What about Warnie, Jack’s older brother?
He was much more of an uncle. He was older than Jack and to my young eyes then he seemed to be an old man. He was so kind to me — and we went on having a good friendship after Jack died. I used to go down and see him once a year and bring him a Christmas present and we would sit and chat.
How did Minto take to him?
Minto hated him and resented him very much. I think it was probably due to the alcohol problem — which I know nothing about. And I suppose she was probably jealous and resented that he was living with them.
And you stayed how long?
It was arranged that I would stay with them for two weeks. When I got there I found Minto was in a very bad way. She had ulcers on her legs and the doctor said the only way to cure them was to lie up. But she couldn’t as she had a house to run. I started taking on some of the chores — and the only help they did have, a mentally handicapped boy, left. So I realized if I left they would be in trouble. In the meantime, I had taken the entrance exams to RADA (Royal Academy of Dramatic Art) and had been accepted. So without telling Jack or Minto, I wrote to RADA asking if they would postpone for a term. They said yes and I told Jack I could stay on for another three months. And that continued, as every term I wrote to postpone again. Eventually, after two years, my father said to Jack that I had to go back to RADA and that’s why I left the Kilns.
What kind of conversations do you remember with Lewis?

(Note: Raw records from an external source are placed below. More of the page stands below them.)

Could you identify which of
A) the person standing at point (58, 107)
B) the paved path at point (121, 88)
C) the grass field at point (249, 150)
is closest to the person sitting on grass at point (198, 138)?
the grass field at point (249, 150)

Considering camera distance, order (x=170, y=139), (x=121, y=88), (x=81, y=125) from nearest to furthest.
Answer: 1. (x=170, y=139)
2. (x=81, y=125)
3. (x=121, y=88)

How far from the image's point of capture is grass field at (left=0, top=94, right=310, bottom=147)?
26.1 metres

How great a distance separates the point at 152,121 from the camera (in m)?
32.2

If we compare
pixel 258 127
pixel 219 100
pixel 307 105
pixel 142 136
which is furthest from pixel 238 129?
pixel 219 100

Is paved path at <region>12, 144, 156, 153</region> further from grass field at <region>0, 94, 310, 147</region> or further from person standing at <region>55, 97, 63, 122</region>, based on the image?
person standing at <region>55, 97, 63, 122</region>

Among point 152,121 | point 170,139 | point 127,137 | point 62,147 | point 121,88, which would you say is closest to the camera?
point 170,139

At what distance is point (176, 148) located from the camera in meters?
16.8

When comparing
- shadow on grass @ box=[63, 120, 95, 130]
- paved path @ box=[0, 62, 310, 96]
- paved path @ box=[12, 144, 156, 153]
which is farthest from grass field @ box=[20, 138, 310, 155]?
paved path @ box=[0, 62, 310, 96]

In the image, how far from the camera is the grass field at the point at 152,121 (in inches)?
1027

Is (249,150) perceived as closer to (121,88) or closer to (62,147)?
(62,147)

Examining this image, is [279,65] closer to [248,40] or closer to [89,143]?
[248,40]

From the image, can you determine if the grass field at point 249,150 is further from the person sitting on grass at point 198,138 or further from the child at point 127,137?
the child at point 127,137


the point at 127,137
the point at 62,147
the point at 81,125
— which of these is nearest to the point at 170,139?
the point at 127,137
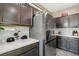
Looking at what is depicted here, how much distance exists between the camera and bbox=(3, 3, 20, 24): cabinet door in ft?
4.37

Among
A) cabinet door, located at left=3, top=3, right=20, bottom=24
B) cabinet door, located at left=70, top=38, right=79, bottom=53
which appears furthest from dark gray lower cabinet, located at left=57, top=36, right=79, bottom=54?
cabinet door, located at left=3, top=3, right=20, bottom=24

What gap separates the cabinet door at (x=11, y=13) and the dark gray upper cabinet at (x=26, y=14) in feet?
0.51

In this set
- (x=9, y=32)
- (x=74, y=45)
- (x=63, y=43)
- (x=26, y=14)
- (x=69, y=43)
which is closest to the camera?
(x=9, y=32)

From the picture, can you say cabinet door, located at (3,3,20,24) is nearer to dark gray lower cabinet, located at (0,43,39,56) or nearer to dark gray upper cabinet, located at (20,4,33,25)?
dark gray upper cabinet, located at (20,4,33,25)

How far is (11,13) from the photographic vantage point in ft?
4.77

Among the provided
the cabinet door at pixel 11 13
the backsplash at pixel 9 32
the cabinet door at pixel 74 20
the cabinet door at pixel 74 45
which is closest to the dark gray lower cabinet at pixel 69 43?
the cabinet door at pixel 74 45

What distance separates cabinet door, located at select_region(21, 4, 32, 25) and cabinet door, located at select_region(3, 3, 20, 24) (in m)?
0.16

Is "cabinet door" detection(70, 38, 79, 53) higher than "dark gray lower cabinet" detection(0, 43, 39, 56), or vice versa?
"dark gray lower cabinet" detection(0, 43, 39, 56)

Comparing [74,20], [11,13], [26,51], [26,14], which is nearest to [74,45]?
[74,20]

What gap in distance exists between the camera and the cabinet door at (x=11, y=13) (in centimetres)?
133

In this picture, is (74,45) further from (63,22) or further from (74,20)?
(63,22)

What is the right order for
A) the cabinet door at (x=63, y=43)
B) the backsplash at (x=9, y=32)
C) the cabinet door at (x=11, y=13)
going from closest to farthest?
the cabinet door at (x=11, y=13)
the backsplash at (x=9, y=32)
the cabinet door at (x=63, y=43)

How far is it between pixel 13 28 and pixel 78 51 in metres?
2.65

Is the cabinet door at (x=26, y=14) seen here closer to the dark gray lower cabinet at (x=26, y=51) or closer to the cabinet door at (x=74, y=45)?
the dark gray lower cabinet at (x=26, y=51)
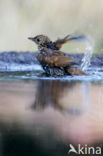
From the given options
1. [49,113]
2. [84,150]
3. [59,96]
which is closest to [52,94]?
[59,96]

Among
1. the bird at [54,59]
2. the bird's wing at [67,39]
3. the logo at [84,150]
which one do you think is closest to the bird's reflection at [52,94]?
the bird at [54,59]

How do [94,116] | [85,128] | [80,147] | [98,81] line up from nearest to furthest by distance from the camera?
[80,147]
[85,128]
[94,116]
[98,81]

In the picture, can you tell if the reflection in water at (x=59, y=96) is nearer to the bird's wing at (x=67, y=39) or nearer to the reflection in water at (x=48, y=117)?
the reflection in water at (x=48, y=117)

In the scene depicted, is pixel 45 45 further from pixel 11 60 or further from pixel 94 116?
pixel 94 116

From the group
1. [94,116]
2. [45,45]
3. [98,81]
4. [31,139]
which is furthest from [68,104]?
[45,45]

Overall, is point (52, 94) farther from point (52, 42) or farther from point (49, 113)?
point (52, 42)

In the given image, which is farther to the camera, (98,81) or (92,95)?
(98,81)
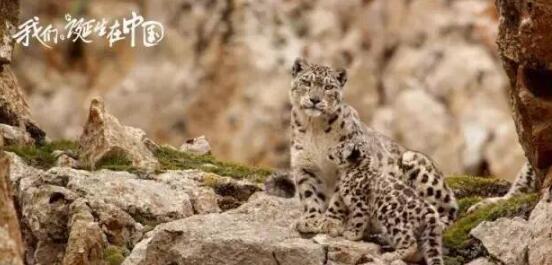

We all had supper every evening.… Round the table would be Minto and Warnie, Jack and myself. They would discuss books and things of interest, like in the home of any Don. I had nothing to contribute, really, except my ridiculous confidence, so when I opened my mouth I had something to say. But I was imbibing in it all the time. He was lending me books and encouraging me to read because I missed doing a Higher Certificate, but in a way, I had a sort of education in literature for the two years that I was there. I don’t think I missed out that much, although I left school at 16.